Sprüth Magers’s presentation at Frieze London 2018 includes works by Thomas Demand, Jenny Holzer, Marcel van Eeden and Kaari Upson. A selection of Holzer’s paintings based on redacted US government documents are accompanied by an LED work and new footstools in marble and labradorite. These works feature excerpts from her agitprop text series ‘Survival’ and ‘Truisms’ that she began to work with in the 1980s. The presentation also features a number of new and recent works by Marcel van Eeden in his characteristic pencil, charcoal and gouache. Included is ‘CAT 3.2: Modern Art’: 12 drawings that feature templates that appear like photographs, exhibition catalogues, newspaper clippings and illustrations from the time before the artist's birth in 1965. They form part of his ongoing project, ‘The Encyclopedia of my Death’. Photographs by Demand are hung on wallpaper that has been specially designed by the artist and depicts a multitude of institutional-looking ‘metal' lockers. The presentation also includes sculptural works by Kaari Upson.
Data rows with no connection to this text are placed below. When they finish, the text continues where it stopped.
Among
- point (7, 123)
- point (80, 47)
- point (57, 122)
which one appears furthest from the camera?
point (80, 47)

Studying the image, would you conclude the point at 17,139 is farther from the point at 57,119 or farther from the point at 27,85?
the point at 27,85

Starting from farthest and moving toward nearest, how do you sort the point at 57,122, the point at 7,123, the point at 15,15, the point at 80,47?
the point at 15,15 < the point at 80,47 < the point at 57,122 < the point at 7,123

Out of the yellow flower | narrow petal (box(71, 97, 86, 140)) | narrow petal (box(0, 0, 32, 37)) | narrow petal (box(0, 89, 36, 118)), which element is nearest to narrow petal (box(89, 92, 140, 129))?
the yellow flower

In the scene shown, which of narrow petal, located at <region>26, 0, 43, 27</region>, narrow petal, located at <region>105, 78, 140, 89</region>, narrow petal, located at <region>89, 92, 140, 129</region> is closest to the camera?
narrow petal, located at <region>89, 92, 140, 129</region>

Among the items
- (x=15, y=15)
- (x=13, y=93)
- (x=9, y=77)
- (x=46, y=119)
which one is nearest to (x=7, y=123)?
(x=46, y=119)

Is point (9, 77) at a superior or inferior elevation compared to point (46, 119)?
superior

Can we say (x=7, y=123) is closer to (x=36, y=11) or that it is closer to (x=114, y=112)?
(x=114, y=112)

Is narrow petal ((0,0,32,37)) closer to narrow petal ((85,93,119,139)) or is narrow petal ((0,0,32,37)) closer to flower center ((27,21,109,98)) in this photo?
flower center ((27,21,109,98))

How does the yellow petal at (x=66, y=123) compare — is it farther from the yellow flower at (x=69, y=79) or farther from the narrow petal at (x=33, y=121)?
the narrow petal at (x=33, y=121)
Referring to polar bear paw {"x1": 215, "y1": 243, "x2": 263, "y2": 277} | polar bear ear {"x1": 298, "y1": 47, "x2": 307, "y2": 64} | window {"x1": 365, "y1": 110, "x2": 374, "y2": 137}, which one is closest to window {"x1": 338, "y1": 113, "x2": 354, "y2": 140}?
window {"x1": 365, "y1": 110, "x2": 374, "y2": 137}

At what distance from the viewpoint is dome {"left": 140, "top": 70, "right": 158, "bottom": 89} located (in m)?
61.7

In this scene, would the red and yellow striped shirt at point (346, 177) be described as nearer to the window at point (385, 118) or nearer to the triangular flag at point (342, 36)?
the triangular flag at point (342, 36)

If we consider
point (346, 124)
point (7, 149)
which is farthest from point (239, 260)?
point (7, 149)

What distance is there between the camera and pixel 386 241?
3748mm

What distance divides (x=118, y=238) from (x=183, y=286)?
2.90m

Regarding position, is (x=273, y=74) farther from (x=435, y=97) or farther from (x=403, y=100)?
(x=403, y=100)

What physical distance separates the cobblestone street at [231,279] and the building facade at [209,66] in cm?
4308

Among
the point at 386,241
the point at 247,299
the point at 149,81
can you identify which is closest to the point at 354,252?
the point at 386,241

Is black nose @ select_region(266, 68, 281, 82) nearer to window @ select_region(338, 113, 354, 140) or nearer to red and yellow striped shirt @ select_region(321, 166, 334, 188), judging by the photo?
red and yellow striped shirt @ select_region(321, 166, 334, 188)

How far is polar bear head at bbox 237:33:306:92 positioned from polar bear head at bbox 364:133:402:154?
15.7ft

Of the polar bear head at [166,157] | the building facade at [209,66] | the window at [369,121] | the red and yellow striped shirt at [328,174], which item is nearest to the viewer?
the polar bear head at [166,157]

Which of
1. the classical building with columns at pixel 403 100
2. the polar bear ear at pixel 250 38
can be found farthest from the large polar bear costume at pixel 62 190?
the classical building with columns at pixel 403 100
Jurors commented that Sprüth Magers was ‘inventive with their use of space and created an absorbing environment that places the works in dialogue with each other, while also highlighting the significance of each individual piece,’ and that the presentation ‘brings together four distinct artists in unexpected harmony.’
Special commendations also went to The Box (Los Angeles), for the gallery’s presentation of three generations of drawing; Pilar Corrias (London), for a strong presentation of significant female artists; and the fair’s Social Work section, for the range of important and relevant works represented.